Mom and Sue and I ate the dinner I fixed, but I don't think they really liked it. There were no compliments about it. Out of courtesy, Mom and Sue would compliment to no end if it wasn't bad. Am I just nostalgic? BB, are the Price Club chickens bad? I'll try them again next year by myself, before our anniversary if they still have them.



Compass Restaurant
(this journal wasn't dated, I don't know which year it was, but likely 1991)

We went to a girls pride event at the Phx Convention Center. BB immediately wanted to tour the hotel when I pointed and said that big building is the Hyatt Regency. We could see the elevator running. "Sunday Chicken" was the day we fell in love and I shared the story of all the times I had sex in the center glass elevator. BB remembered and insisted on a tour of the hotel. We rode the elevator for an hour, mostly stopped on a high floor with a view of the east valley. Our clothes stayed on, sort of, because I don't have a key to disable the elevator anymore. Wish I'd kept it, looks like the same key switch and the lock on the control panel door looks the same.

We got off the elevator a couple times and walked around the Compass restaurant. It was closed. Nobody there so we relived bits from our day at the Seattle Space Needle. BB found Chicken Cordon Bleu on the menu at the hostess podium. A few months later we had our anniversary dinner at the Hyatt Regency.

After working there I never thought I'd go to that place again. It's a very unhappy work memory for me, filled with nothing but hate from the head of the engineering department, and most of the men I worked with. It didn't matter last week, for a special dinner. I heard several times over the years that the Compass had bad food. We thought the food was great and the memory of making love in the restaurant made it even better.

The hotel was busy when we got there. After a late dinner there was nobody around. We toured the hotel a while, ending up at the pool. All I had to do was point to a door and tell BB it's a stairwell to the first floor employee entrance, and the third floor roof with the pool equipment room along the way. We made love at the top of the stairwell just like I did when I worked there.



June, 2020
End of Love...

1983 to 1995 I wrote each year about our anniversary dinners. The dinner was so special to us that journals specifically about dinner, have been in addition to long journals detailing each anniversary. The last several years were at a French restaurant in Tempe. They were by far the best food, but our wedding night was by far the best dinner.
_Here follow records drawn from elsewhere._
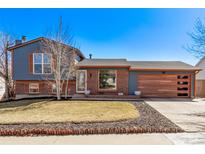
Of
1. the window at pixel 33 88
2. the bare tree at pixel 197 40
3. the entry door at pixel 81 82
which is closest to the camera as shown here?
the bare tree at pixel 197 40

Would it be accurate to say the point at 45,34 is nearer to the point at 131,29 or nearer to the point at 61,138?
the point at 131,29

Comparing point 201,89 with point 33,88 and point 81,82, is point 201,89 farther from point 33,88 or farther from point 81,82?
point 33,88

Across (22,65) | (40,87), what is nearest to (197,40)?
(40,87)

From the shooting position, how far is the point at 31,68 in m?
13.6

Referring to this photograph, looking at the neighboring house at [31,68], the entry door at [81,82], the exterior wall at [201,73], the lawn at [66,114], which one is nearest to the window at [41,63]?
the neighboring house at [31,68]

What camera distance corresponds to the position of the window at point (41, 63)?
535 inches

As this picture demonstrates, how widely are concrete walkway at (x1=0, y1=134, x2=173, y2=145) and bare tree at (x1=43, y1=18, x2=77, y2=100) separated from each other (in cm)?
745

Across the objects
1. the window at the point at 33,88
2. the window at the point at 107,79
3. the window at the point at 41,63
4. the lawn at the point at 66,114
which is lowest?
the lawn at the point at 66,114

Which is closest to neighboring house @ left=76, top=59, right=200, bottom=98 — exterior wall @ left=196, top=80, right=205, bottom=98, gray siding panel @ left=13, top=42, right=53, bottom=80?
exterior wall @ left=196, top=80, right=205, bottom=98

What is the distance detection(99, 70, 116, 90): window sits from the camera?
42.1 feet

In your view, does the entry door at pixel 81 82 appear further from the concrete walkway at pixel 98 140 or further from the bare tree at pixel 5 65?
the concrete walkway at pixel 98 140

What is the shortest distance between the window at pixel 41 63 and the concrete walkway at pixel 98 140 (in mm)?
10158

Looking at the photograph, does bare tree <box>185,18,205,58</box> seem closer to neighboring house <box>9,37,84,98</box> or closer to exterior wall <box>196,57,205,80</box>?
neighboring house <box>9,37,84,98</box>

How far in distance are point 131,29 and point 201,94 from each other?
10204mm
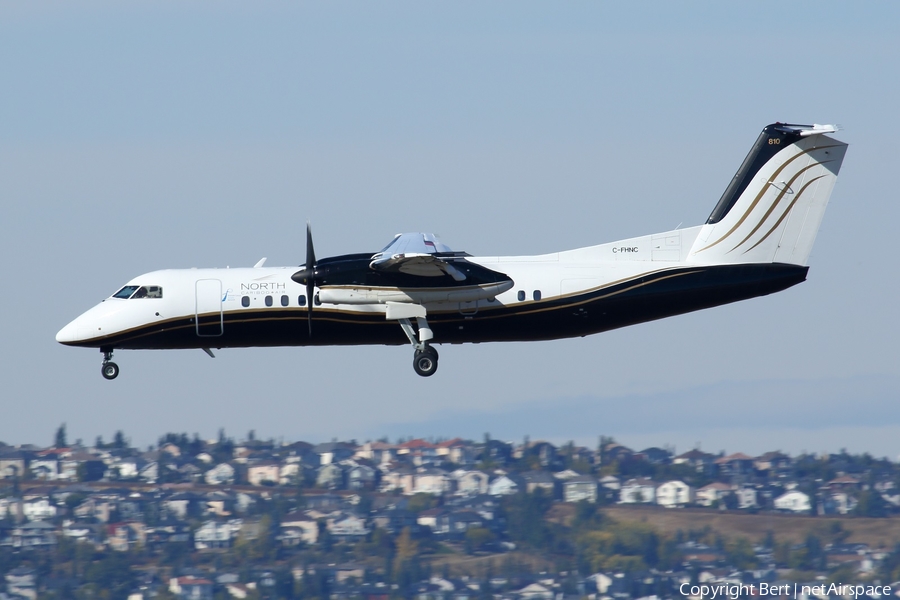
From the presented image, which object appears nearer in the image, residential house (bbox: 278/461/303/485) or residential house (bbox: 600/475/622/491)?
residential house (bbox: 600/475/622/491)

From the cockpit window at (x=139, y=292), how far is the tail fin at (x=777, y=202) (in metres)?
13.6

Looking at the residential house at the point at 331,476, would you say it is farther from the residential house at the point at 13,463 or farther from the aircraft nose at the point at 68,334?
the aircraft nose at the point at 68,334

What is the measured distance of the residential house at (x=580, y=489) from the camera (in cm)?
8812

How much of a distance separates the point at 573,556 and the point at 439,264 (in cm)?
5532

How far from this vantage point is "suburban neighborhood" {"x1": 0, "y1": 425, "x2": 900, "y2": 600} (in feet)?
246

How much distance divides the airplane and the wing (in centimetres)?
8

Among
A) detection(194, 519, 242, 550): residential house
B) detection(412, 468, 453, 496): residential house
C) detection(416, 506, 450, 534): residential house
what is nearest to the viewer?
detection(194, 519, 242, 550): residential house

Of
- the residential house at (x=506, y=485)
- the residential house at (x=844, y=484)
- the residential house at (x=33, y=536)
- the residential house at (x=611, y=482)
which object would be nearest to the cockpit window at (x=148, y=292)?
the residential house at (x=33, y=536)

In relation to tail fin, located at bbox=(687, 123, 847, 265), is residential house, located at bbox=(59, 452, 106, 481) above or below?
below

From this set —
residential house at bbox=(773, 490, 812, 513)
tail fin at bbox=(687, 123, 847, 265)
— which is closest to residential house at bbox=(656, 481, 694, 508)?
residential house at bbox=(773, 490, 812, 513)

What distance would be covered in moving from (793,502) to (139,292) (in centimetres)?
7059

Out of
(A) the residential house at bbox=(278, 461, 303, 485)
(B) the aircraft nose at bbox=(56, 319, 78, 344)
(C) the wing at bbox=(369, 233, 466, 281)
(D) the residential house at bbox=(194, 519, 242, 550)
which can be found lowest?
(D) the residential house at bbox=(194, 519, 242, 550)

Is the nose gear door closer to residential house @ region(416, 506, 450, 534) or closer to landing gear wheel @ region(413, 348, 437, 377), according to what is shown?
landing gear wheel @ region(413, 348, 437, 377)

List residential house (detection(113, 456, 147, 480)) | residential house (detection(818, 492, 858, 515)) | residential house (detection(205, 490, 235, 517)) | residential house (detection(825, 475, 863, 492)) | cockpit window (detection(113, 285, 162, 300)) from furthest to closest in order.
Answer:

February 1995 was the end of love in my life. I last had Chicken Cordon Bleu two days before the last time BB and I were together. The thought of it still makes me cry for hours. I can't help it. BB, I miss you so much.



2-11-2021

The second Trump impeachment trial is playing in the background. BB would have been so excited by it. They would have hated Trump as much as they would have laughed at him. With only a few days to Valentines day and only eight days to our thirty-eighth anniversary, I decided to get a jump start on reminiscing and missing them, by editing and posting this journal to my public journal pages. Reading it through vast tears, I realize that it's only special to ME now. Nobody will ever read it, but if they do it won't have any meaning to them. Still, I want it public at least in the tiny way that this pseudo website provides.

Goodbye BB, goodbye Vicki, goodbye Tami. I love you all beyond measure. Tami, of my four loves you're the only one who could end up reading this. It's really here for you to find, and to know one more important bit of the life of the boy who never stopped loving you.


July 16, 2023
Sadness never ends

Five months ago was our 40th anniversary. My mind was numb for the entire month of February, nearly in a comma. Twenty eight of the forty years... I've somehow lived without them. at times like this I can't imagine how I have done it.

Two months later was far worse. Every April I can't stop it, I spend the entire month crying for them, for US.

It has taken five months for me to even consider writing... ANYTHING. There is no life without the LOVES of my life. All is no more than a bottomless black hole.

My only reason for living these last 28 years is the possibility of hearing from Tami or Vicki. It will never happen.